In sum, the defendant was potentially prejudiced by the improper charge and its aftermath to the extent that the overall integrity of the grand jury proceeding was impaired. CPL §§ 210.35(5); 210.20(1)(c); See People v. Fetcho, 173 Misc.2d 195, 196 Sup Ct Onondaga Co 1997); Cf. Montanez, 90 N.Y.2d at 694. Thus, for the aforementioned reasons, the motion to dismiss the indictment is granted.

As the dismissal of the entire indictment is based on potential prejudice resulting from a coercive legal instruction, and not a defect that is of an “inherently fatal nature,” People v. Gonzalez, 28 Misc.3d 941, 942–43 (Sup Ct Bronx Co 2010), the Court will authorize a representation of the charges in an exercise of its discretion. CPL § 210.20(4).

This constitutes the Decision and Order of the Court.

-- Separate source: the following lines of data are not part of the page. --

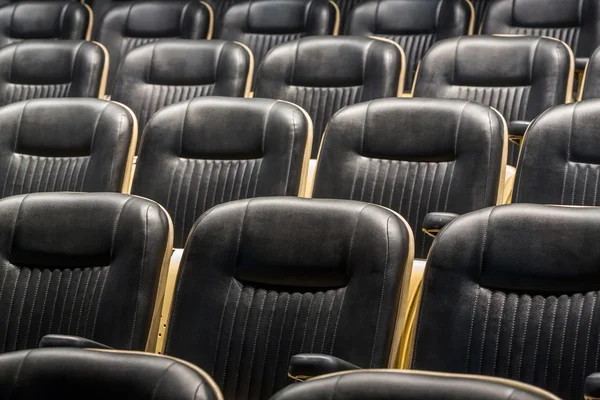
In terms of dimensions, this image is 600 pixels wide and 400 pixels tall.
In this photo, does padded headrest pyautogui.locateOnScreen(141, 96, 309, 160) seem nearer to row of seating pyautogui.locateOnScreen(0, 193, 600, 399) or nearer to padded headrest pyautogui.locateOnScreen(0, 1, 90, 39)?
row of seating pyautogui.locateOnScreen(0, 193, 600, 399)

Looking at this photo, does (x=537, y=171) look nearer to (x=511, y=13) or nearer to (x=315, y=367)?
(x=315, y=367)

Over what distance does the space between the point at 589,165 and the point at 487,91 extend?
0.40 m

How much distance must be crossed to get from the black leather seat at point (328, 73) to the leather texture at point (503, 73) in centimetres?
6

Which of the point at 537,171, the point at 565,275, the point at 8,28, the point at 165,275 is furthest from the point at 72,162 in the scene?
the point at 8,28

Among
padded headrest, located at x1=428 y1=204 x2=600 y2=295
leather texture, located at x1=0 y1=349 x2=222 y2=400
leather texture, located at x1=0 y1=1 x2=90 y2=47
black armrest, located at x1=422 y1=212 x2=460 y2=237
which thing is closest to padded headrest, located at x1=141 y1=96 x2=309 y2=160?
black armrest, located at x1=422 y1=212 x2=460 y2=237

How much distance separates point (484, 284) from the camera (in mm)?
783

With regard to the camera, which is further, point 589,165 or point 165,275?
point 589,165

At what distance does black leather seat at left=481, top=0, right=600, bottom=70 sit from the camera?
5.52ft

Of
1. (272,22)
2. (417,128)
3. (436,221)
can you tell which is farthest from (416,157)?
(272,22)

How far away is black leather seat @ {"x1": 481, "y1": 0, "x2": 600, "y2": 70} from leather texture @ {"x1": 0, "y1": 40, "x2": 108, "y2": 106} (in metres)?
0.72

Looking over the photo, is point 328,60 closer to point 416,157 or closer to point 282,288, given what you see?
point 416,157

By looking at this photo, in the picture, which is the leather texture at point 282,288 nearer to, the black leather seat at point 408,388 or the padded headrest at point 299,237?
the padded headrest at point 299,237

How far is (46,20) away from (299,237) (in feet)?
4.39

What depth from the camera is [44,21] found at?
6.49 ft
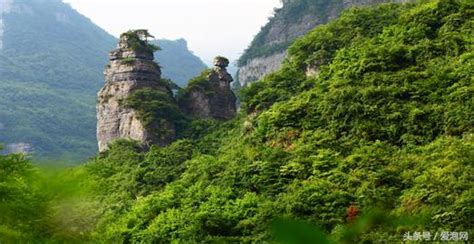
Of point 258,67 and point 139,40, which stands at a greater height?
point 258,67

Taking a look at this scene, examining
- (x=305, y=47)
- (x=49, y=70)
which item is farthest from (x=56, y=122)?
(x=305, y=47)

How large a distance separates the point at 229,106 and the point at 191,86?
2.66 m

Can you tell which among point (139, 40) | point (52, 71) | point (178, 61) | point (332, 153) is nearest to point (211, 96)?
point (139, 40)

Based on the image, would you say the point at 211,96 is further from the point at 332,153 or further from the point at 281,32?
the point at 281,32

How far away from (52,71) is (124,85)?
54604 millimetres

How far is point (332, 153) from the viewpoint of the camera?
19031mm

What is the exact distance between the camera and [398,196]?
1546cm

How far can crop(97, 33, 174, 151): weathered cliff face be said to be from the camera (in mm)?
32812

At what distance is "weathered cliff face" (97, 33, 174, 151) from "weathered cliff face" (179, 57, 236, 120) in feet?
6.17

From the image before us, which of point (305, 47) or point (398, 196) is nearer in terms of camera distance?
point (398, 196)

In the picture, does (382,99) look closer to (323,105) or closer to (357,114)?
(357,114)

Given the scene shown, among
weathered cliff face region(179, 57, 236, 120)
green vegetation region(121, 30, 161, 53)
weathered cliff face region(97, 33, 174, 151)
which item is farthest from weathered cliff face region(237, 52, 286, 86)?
weathered cliff face region(97, 33, 174, 151)

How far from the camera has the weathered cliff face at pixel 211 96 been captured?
36.0 meters

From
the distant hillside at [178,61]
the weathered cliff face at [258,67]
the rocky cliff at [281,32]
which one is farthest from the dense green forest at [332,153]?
the distant hillside at [178,61]
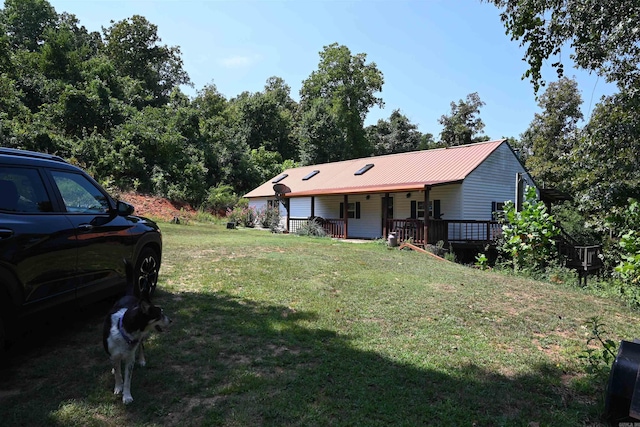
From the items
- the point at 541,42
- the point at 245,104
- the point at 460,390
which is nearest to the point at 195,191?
the point at 245,104

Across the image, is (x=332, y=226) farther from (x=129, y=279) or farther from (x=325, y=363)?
(x=129, y=279)

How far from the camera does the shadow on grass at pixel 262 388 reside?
2805mm

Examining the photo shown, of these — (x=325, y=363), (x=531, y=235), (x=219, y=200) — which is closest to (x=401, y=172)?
(x=531, y=235)

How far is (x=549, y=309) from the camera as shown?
249 inches

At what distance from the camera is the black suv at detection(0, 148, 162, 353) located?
2990 mm

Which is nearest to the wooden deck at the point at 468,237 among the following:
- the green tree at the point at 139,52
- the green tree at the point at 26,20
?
the green tree at the point at 139,52

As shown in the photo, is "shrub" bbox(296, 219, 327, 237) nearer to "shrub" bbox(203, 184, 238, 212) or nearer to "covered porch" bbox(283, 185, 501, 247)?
"covered porch" bbox(283, 185, 501, 247)

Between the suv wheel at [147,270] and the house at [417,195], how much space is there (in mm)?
11250

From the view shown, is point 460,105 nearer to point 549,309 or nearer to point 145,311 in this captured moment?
point 549,309

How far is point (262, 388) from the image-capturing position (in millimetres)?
3201

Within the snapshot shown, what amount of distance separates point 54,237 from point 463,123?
46.3 meters

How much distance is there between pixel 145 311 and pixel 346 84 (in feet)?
157

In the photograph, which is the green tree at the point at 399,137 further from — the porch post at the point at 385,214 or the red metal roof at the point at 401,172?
the porch post at the point at 385,214

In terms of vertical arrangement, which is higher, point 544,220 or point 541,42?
point 541,42
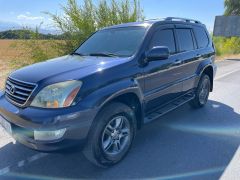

1.  Following the incomplete read-back, the prosecutor immediately re-instructed the grand jury on the elements of the charges even though the grand jury had neither voted nor asked that these instructions be read again. While this instruction was legally accurate, nonetheless, at this point, the grand jurors heard the charge only against the backdrop of evidence that made no reference to testimony presented after the defendant testified, and which they had voted to hear again.